During the proceedings it was a central question whether an inserted floor of 22 sqm installed by the lessee was to be included in the area for which rent was to be paid. The lessee contested that rent was to be paid for this area because the lessee's own, permanent improvements were to be disregarded in connection with the assessment of the market rent, see section 13(6)(i) of the Danish Business Lease Act. The lessor insisted that the improvements, in the nature of things, could not be considered to be permanent when the lessee had accepted an obligation to remove the inserted floor on vacation.

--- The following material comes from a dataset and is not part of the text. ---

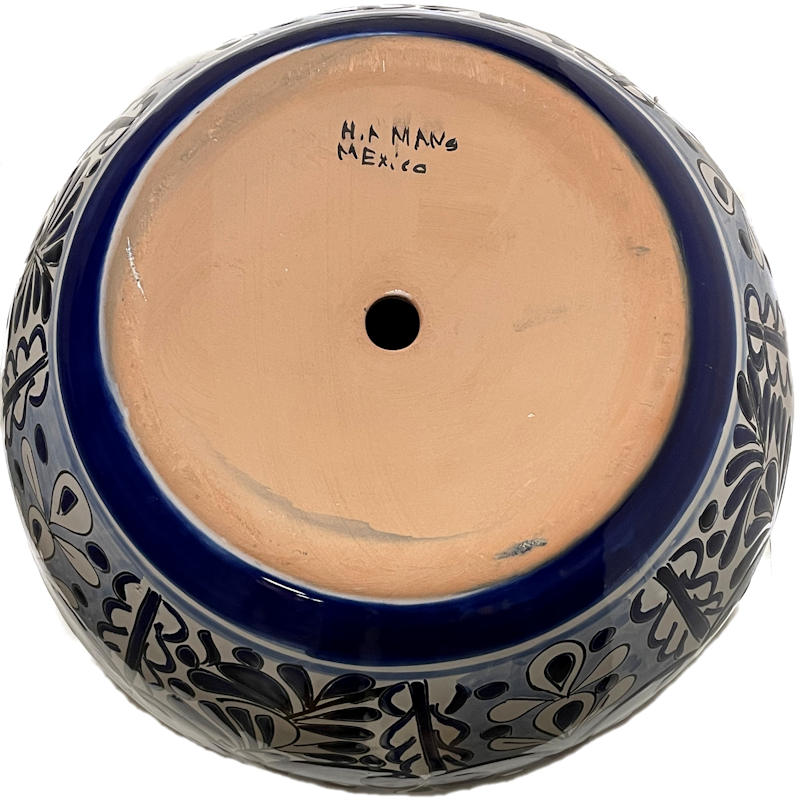 Medium Size Traditional Blue Talavera Ceramic Pot Details
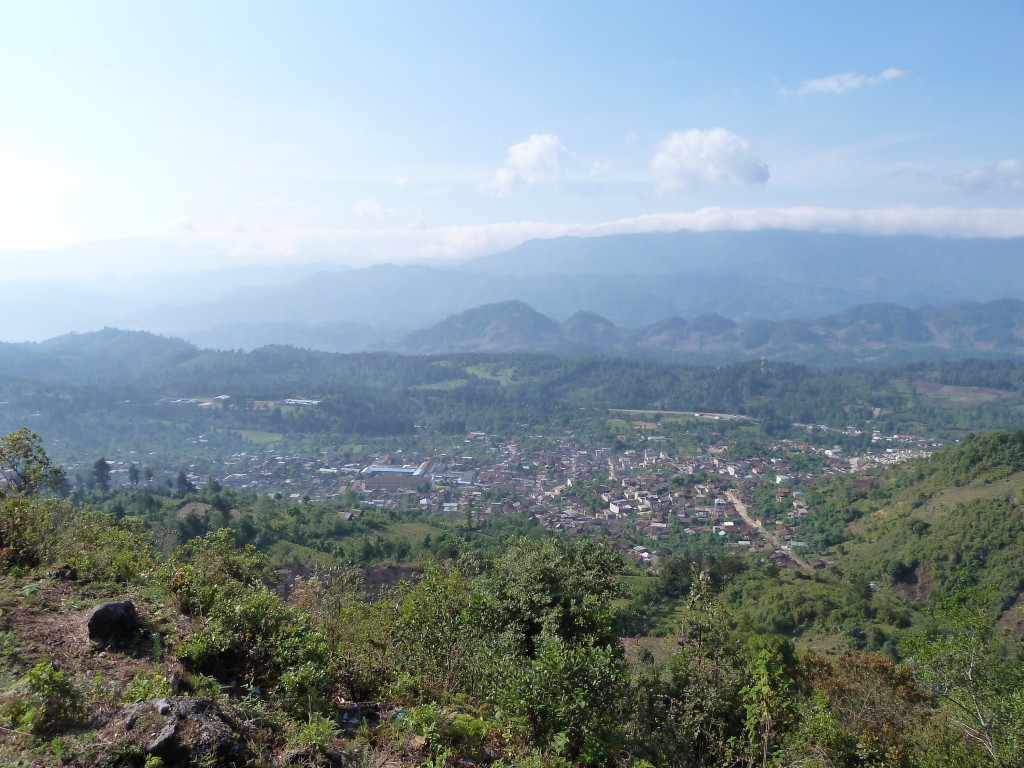 Chajul, seen from the mountain.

Based on the evidence, in particular the expert’s assessment, both instances partially upheld the lessor’s claim. However, unlike the Rent Tribunal, the Danish Eastern High Court found that rent was not to be paid for the inserted floor, and accordingly found that the lessee's improvements must be considered permanent, even if the lessee had a full obligation to restore the premises.

This is a landmark decision, as it has now been established that an improvement, for instance an extension, may be permanent even if the lessee is obliged to remove it on vacation.

This gives rise to careful considerations in connection with the conclusion of commercial leases and the lessor’s consent to alterations made by the lessee. A lessor should keep in mind that the lease should include a term that the lessee’s alteration of the premises - made with the consent of the lessor - can only be considered to be permanent improvements if the lessor accepts to derogate from the lessee's obligation to restore the premises in connection with the alteration. A derogation from section 13(6)(1) of the Danish Business Lease Act should be included in the lease if the lessor is to avoid that the lessee's alterations - made subject to a claim for restoration on the part of the lessor - will affect the market rent negatively.

Plesner represented the lessor.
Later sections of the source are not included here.